Former New York City Ballet dancer Linda Hamilton, Ph.D., is a lecturer, a psychologist in private practice, and the author of Advice for Dancers (Jossey-Bass). She has been offering advice to DANCE MAGAZINE readers since 1992.


My dream is to perform in a contemporary dance company. To pay for dance classes, I work as an aerobics instructor in a health club. The salary is good compared to my former waitressing job. The problem is that my knee has begun to hurt in class. My doctor says it’s “jumper’s knee” and that I need to start physical therapy. Is being an aerobics instructor bad for my body? I’ve had knee pain before when I danced but it’s never lasted this long. —Aching Dancer, Yonkers, NY  In addition to pain and discomfort, a chronic injury can add to a dancer’s anxiety level, often when you most need to focus on other aspects of your dancing. The good news is that treating overuse problems like tendonitis or “jumper’s knee” is fairly straightforward. Ice your knee frequently, modify your workout (meaning don’t do what hurts), and find a physical therapist who can set up an exercise program after rehab. The bigger question is whether teaching aerobics is safe for dancers. According to Dr. James Garrick, San Francisco Ballet School’s orthopedist, three out of four aerobic injuries don’t result in disability. That’s reassuring.

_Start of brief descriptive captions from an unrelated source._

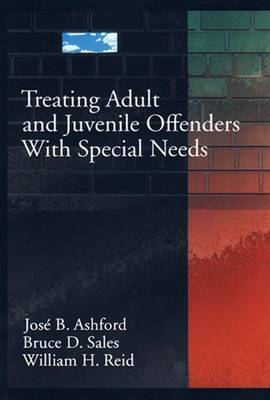 Treating Adult and Juvenile Offenders with Special Needs - Ashford, Jose B, and Sales, Bruce Dennis, Ph.D., J.D., and Reid, William H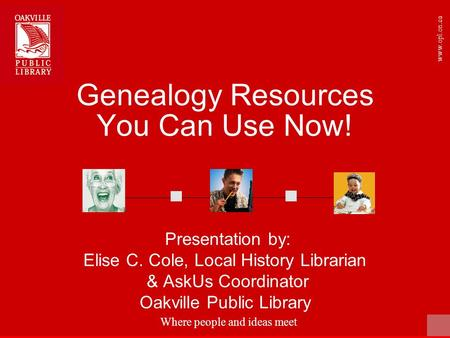 Where people and ideas meet www.opl.on.ca Genealogy Resources You Can Use Now! Presentation by: Elise C. Cole, Local History Librarian & AskUs Coordinator.
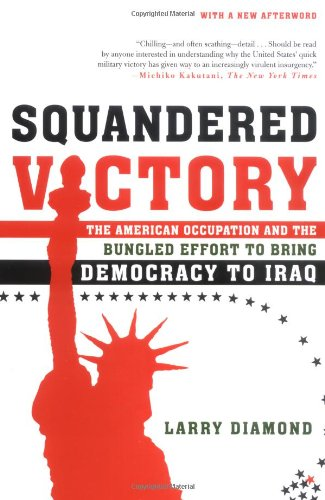 Squandered Victory The American Occupation and the Bungled Effort to Bring Democracy to Iraq  2006 edition cover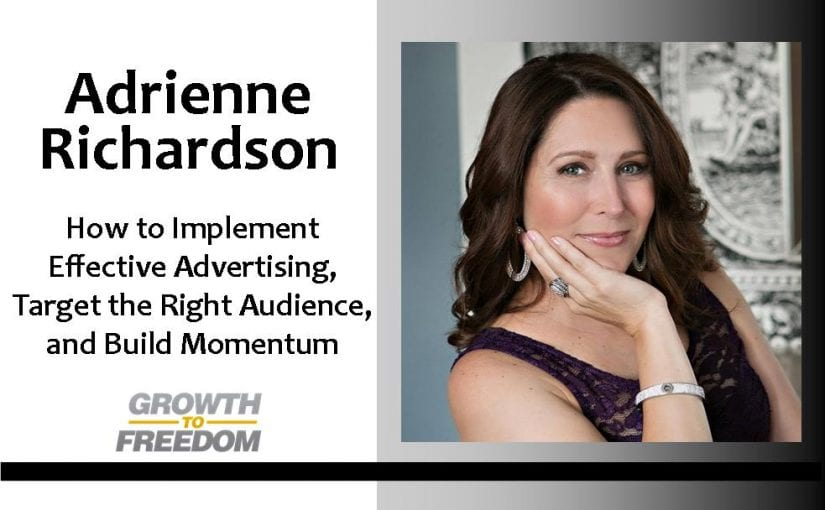How to Implement Effective Advertising, Target the Right Audience, and Build Momentum with Adrienne Richardson [PODCAST 137]
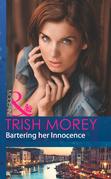 Bartering Her Innocence (Mills & Boon Modern)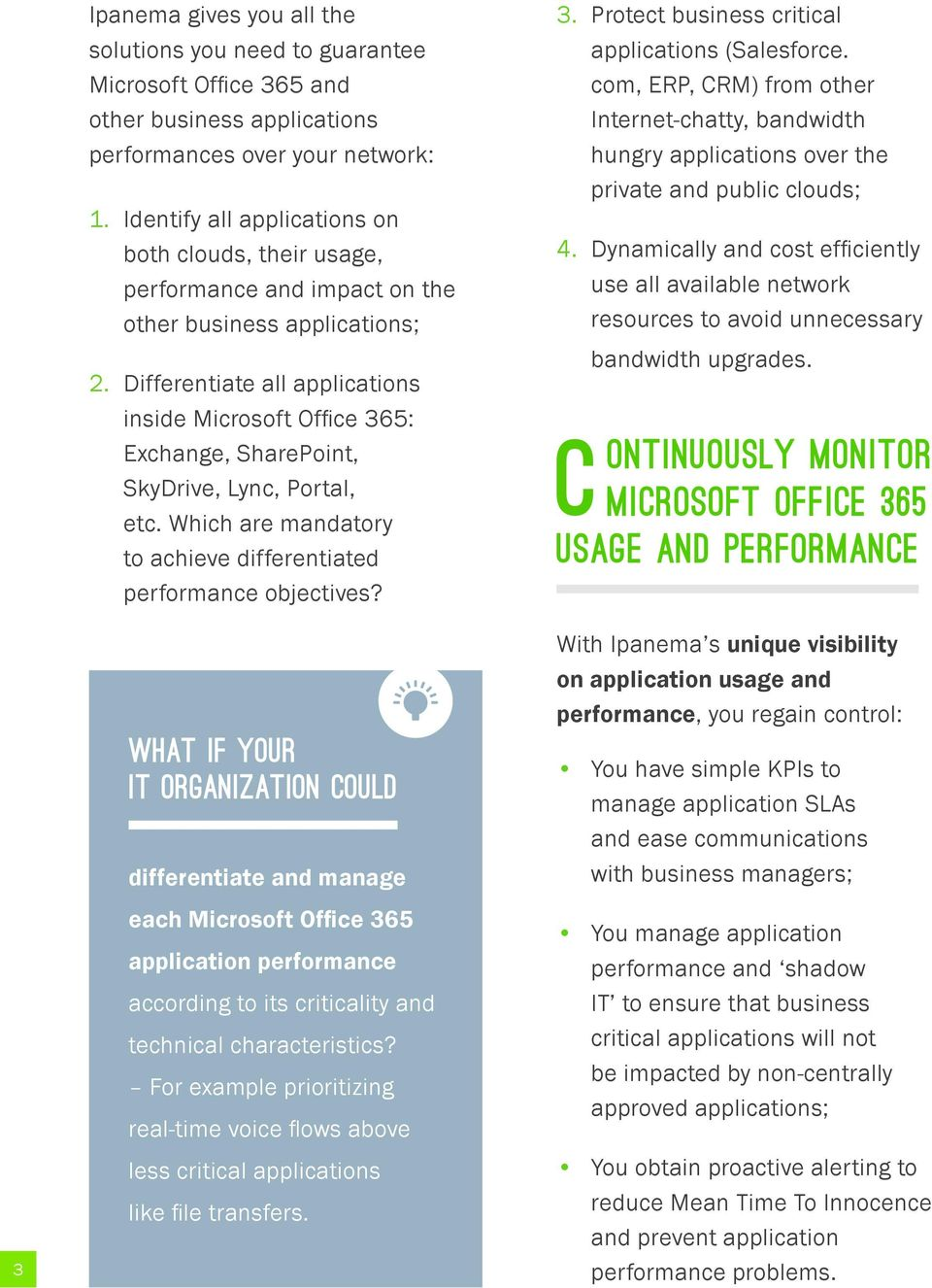 Differentiate all applications inside Microsoft Office 365: Exchange, SharePoint, SkyDrive, Lync, Portal, etc. Which are mandatory to achieve differentiated performance objectives?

In your case, a prior history of orthopedic problems increases the likelihood of injury, given that your knee is probably weak. While this doesn’t mean you’re doomed to waitressing, you need to be careful. Meanwhile, Dr. Garrick recommends that one of your best students demonstrates the steps, allowing you to provide more individual attention to the rest of the class without feeling guilty.

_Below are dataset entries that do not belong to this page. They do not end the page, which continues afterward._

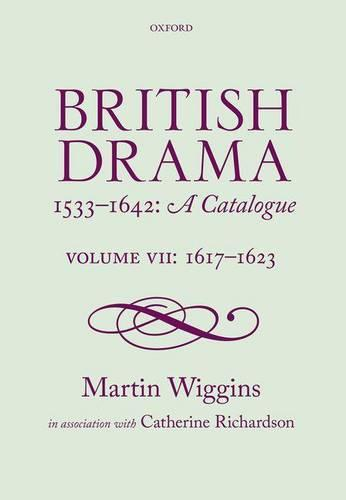 British Drama 1533-1642: A Catalogue: Volume VII: 1617-1623 - British Drama 1533-1642: A Catalogue (Hardback)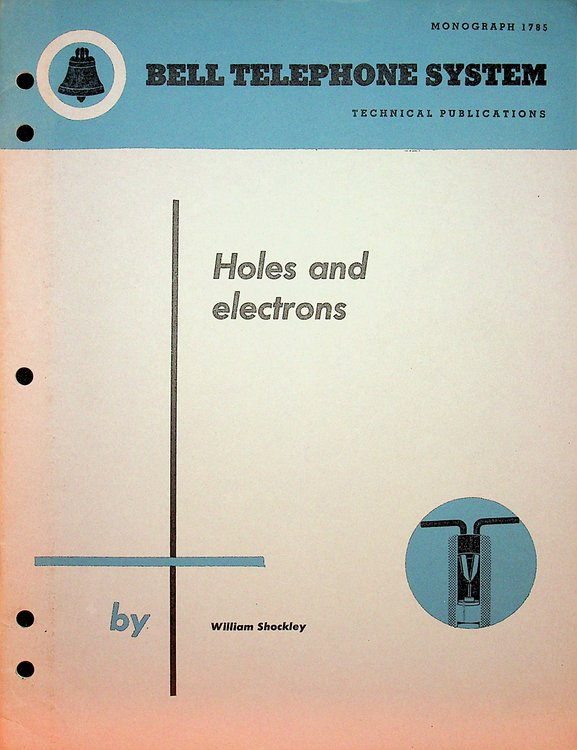 Holes and Electrons. Bell Telephone System Technical Publications Monograph 1785. BELL LABS, WILLIAM SHOCKLEY.
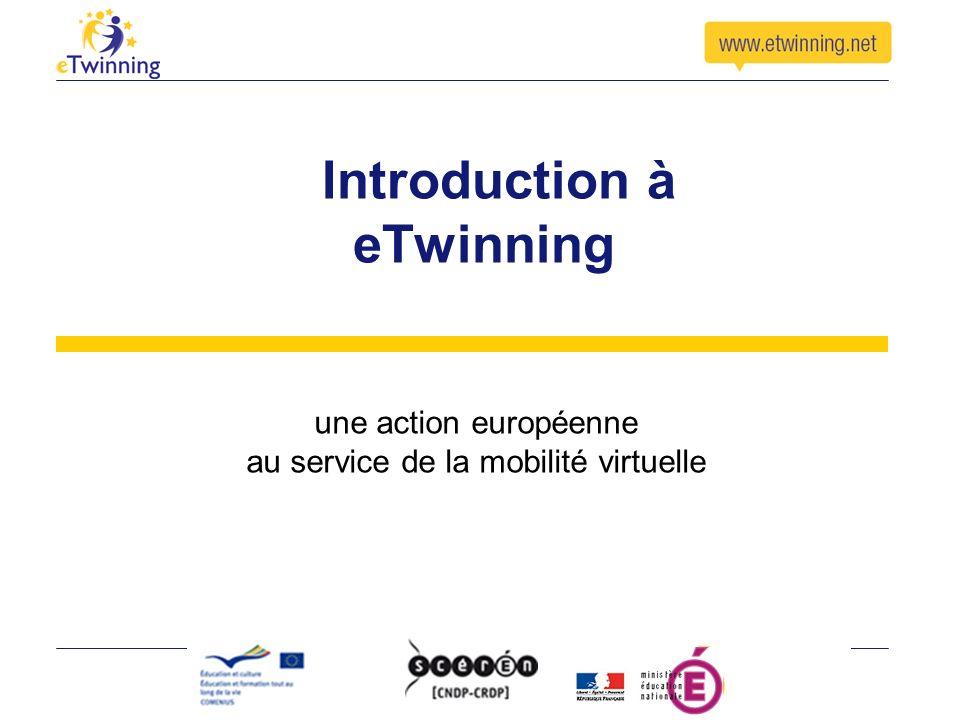 Introduction à eTwinning une action européenne au service de la mobilité virtuelle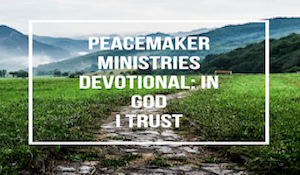 Peacemaker Ministries Devotional: In God I Trust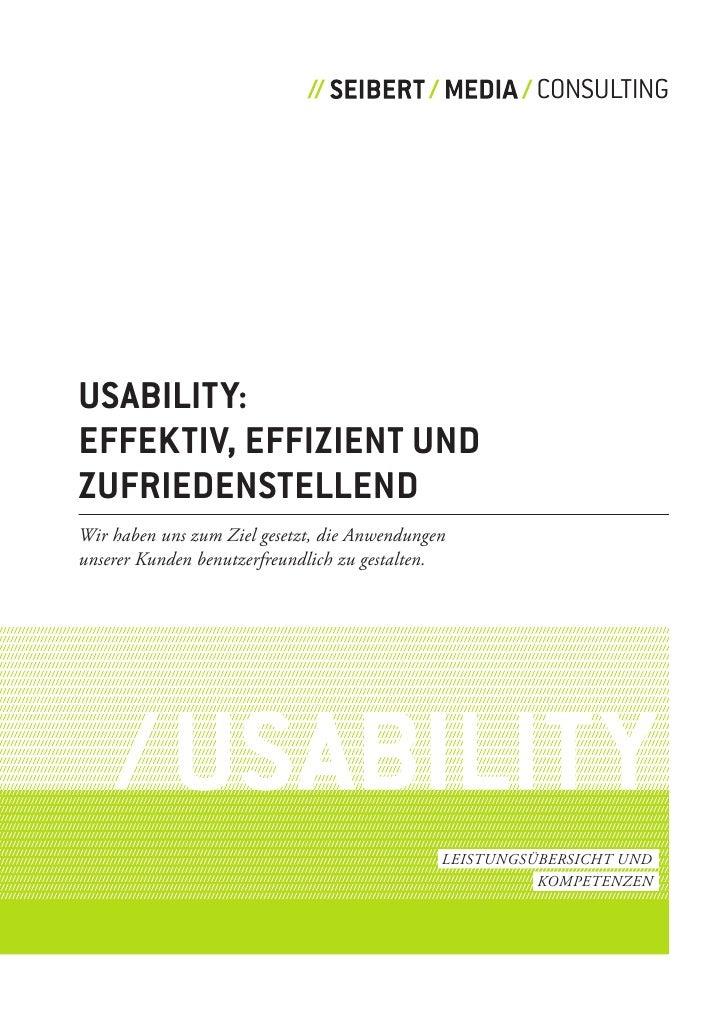 CONSULTING     USABILITy: EffEkTIv, EffIzIEnT Und zUfrIEdEnSTELLEnd Wir haben uns zum Ziel gesetzt, die Anwendungen unsere...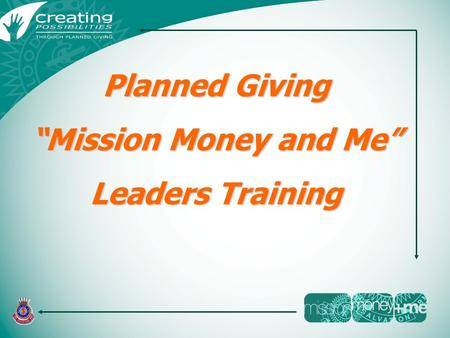 "Planned Giving ""Mission Money and Me"" Leaders Training."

My teacher is always telling me to work on my ballet, which isn’t very good, whereas I’ve always been great at tap and jazz. My difficulty is that I do try hard and practice, but I’m not seeing a difference. What should I be doing?—Courtney Slack, Pittsburgh, PA  While I know many wonderful dance teachers, it’s amazing how few understand some of the recent discoveries made in dance medicine and science. Teachers often fall back on the traditional view that hard work is the answer for everything from flat feet to poor turnout. Yet genes, anatomy, and training also play a significant role. You may be the kind of dancer whose body and sense of syncopation was made to master tap and jazz. My advice is to find a teacher who knows how to work with different bodies and can tailor advice to each dancer. Teachers who wish to expand their knowledge of what affects dance training and technique can locate helpful publications by logging on to the website of the International Association for Dance Medicine & Science (www.iadms.org).

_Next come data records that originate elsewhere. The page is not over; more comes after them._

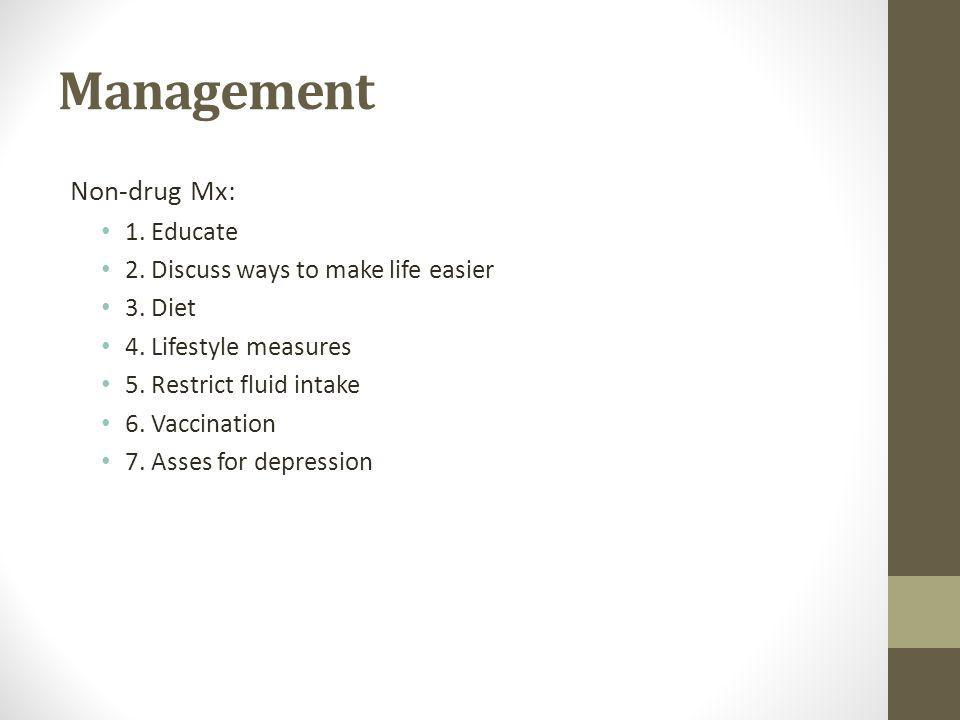 Management Non-drug Mx: 1. Educate 2. Discuss ways to make life easier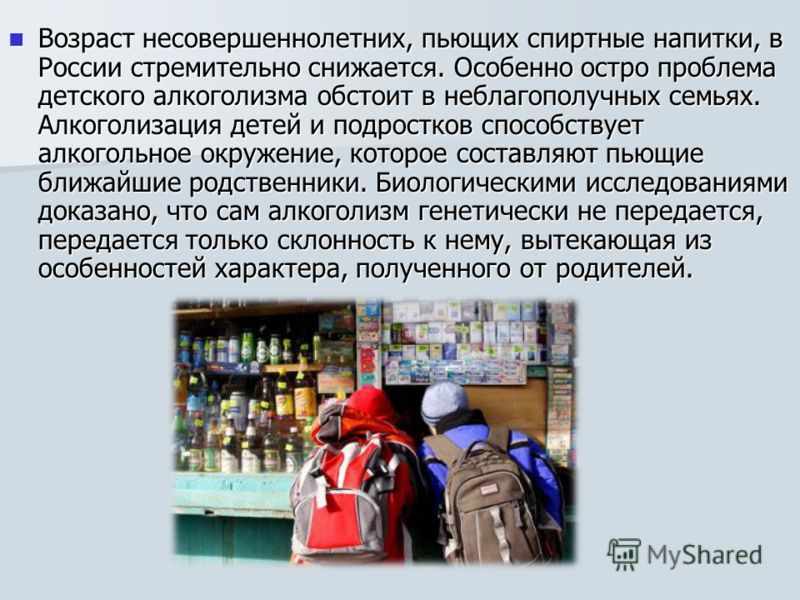Возраст несовершеннолетних, пьющих спиртные напитки, в России стремительно снижается. Особенно остро проблема детского алкоголизма обстоит в неблагополучных семьях. Алкоголизация детей и подростков способствует алкогольное окружение, которое составля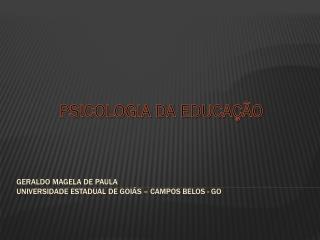 GERALDO MAGELA DE PAULA  UNIVERSIDADE ESTADUAL DE GOIÁS – CAMPOS BELOS - GO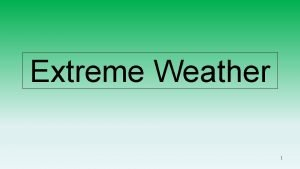Extreme Weather 1 Extreme Weather Hazards What is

I’m bone tired! Like many dancers who are trainees with a ballet company, I’ve needed a part-time job to support myself. I also wanted to squeeze in a couple of college courses in my free time. The result is that I get about five or six hours of sleep a night, which has really messed up my ability to concentrate. I’m also feeling burnt out all the time. What can I do? —Tired Dancer, New York, NY  Many enterprising people view sleep deprivation as a badge of honor. Yet dancers need sleep like they need carbs or protein. Otherwise, it becomes difficult to learn new choreography, avoid injuries, or manage your weight. While you sleep, your brain stores new information into long-term memory via sleep spindles (these are one- to two-second bursts of brain activity) associated with dreaming. The catch is that most occur between the sixth and eighth hour of sleep. If you skimp on this stage, your memory will become impaired. Injuries  can increase because fatigue affects motor skills, including strength, joint stability, balance, and how fast your muscles contract. And lack of sleep alters the body’s hormonal and metabolic systems, making you feel hungry and also making your body more likely to store fat. My advice is to make sleep a top priority, even if you have to cut back on your college coursework. Also be sure to get a check-up from your doctor to rule out any physical problems, like anemia.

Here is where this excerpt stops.